Relentless Pursuit of Wisdom and Liberty

The weblog companion of, dedicated to pondering, "If Patrick Henry could see us now..."

Thursday, March 09, 2006

China vs. U.S. in the Human Rights department

China has issued a scathing rebuttal to the U.S.-issued "Country Reports on Human Rights Practices" for 2005. I won't pretend to have read it all, but one or two specific things did jump out at me.

Interesting that the authors are shooting to make the point that the U.S. is an egregious violator of its citizens' human rights, but then cite the government's inability to reduce "the unchecked spread of guns" in attempting to show that the government does not provide safety to its citizens. So in the authors' view, the U.S. must restrict one or more human rights (property ownership, self-defense) in order to attempt to provide a higher level of something that's only arguably a human right (to not be murdered by other private citizens). Nice.

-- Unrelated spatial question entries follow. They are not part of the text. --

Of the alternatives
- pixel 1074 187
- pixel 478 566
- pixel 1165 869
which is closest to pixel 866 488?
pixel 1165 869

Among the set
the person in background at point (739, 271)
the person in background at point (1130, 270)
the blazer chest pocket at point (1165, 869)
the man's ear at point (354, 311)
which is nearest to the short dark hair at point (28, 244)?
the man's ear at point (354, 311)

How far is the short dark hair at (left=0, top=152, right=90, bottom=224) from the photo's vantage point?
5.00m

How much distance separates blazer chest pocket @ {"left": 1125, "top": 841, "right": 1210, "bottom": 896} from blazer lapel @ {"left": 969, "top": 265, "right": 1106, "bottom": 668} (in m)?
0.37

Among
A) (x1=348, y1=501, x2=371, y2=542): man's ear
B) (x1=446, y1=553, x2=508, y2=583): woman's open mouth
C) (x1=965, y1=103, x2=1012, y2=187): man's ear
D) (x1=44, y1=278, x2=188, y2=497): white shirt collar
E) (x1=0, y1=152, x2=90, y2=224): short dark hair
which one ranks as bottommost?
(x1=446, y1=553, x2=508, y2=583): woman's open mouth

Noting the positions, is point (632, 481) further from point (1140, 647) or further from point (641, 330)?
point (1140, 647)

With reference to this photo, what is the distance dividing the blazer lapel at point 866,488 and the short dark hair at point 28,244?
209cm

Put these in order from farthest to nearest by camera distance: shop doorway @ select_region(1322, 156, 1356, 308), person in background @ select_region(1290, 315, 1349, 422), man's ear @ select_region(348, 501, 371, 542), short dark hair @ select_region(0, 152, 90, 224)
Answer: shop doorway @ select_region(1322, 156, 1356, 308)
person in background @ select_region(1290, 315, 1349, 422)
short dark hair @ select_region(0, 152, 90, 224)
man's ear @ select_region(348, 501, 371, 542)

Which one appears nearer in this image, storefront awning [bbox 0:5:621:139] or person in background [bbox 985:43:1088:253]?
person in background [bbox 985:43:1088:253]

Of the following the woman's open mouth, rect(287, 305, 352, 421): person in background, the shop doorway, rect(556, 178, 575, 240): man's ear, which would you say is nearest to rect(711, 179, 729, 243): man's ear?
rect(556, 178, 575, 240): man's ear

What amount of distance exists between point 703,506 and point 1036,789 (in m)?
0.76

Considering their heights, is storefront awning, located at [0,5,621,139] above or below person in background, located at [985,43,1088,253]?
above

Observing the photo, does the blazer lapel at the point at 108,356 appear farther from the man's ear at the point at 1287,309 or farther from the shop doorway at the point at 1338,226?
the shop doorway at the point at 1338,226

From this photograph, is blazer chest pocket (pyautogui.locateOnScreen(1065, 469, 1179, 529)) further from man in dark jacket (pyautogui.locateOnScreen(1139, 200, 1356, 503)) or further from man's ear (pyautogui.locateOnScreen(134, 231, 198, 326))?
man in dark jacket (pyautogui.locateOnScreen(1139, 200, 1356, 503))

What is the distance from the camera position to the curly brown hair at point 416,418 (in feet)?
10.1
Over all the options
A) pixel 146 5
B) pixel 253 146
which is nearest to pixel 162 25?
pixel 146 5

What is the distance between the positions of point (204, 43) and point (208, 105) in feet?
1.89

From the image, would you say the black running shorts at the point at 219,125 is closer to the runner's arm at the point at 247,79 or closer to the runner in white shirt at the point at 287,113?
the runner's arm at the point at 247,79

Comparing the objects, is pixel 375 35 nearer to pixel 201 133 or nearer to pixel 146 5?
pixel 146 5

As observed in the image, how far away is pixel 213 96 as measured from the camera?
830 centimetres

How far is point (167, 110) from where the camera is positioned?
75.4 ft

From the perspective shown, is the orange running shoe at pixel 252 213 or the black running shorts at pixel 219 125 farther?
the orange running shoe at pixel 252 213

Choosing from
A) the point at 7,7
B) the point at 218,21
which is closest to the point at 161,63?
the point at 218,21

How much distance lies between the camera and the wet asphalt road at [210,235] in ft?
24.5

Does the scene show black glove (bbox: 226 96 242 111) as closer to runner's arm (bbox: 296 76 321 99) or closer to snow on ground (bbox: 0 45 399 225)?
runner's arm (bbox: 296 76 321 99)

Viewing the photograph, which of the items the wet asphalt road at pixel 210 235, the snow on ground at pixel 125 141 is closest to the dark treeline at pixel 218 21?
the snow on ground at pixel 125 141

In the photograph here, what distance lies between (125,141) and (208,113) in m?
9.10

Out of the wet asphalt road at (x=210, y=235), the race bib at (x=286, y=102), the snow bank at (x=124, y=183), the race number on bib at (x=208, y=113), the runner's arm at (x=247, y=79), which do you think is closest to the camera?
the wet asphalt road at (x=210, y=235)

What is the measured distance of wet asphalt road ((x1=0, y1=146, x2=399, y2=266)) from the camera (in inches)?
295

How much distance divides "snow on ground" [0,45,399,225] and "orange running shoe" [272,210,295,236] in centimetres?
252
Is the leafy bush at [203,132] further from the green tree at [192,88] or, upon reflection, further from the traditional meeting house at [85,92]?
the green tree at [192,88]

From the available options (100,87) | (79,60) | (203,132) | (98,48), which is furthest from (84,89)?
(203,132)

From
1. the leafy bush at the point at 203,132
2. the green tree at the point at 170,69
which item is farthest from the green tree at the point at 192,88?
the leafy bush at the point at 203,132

In making their point, the authors actually cite the Brady Campaign as a source. The fact that China, that paragon of individual liberty, agrees with the gun control crowd should be a wake-up call to the gun-grabbers in this country - too bad it won't be.

I do like how in their zeal to show how bad the murder rate is in the U.S. they point out how many murders there were in D.C. and Chicago, only to leave out the fact that it's in the very places where the murder rate is highest that handguns have been completely prohibited (not to mention concealed-carry)! So much for the anti-self-defense crowd's assurances that with less guns will come less violence.

To end on a high note, a new scientific study has been published showing that there is in fact no causal link between the availability of guns and the homicide rate.